My mother was a quilter. I was recently looking at a quilt she made for me and I remembered her sorting through scaps from our clothes, cutting pieces with templates, quilting by hand. I am also a quilter, but did not learn this skill from her. I don't remember if I just wasn't interested, or if she offered to teach me and in typical teenage fashion, I said no. All I know is that instead, years later, I learned from other people.
I wonder what, if I had been willing, she would have taught me. How my quilting would be different today.

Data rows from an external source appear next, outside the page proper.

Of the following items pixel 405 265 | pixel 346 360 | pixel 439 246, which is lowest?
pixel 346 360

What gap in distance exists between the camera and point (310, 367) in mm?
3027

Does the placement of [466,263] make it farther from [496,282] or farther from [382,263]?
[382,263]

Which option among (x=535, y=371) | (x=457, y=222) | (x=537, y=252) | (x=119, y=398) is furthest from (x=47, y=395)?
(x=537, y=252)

As I was thinking about this, I realized that all it takes is one generation to forget a skill, to lose a way of life. I don't know how to plant and tend a garden, to do simple auto repair, or to wire a house for electricity (!)...all things my parents could do.

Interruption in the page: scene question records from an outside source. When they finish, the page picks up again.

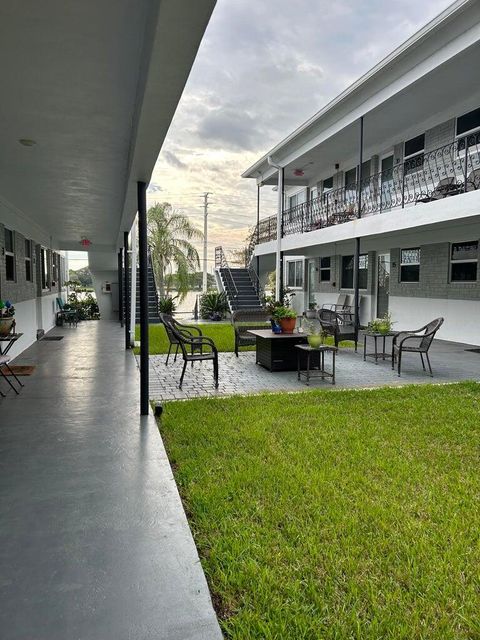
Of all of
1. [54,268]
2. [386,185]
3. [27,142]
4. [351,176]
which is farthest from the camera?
[54,268]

But something they did teach me was that God loves me, that I'm a sinner and unworthy but that Jesus died for me, and that because of His death and Resurrection I am able to call God my father, to be in His presence now and for eternity.
How quickly we can lose this way of life, too. We see it in the Bible all the time, a godly generation followed by a corrupt generation. Our faith is more important than this. We must teach our children and grandchildren about God, about what we believe and why we believe it. Or the next generation won't know, or, like my quilting, they will learn it from someone else and it may or may not be the Truth.
So go...tell your children and grandchildren, tell them a story, take them on a journey, tell them about God....teach them to quilt.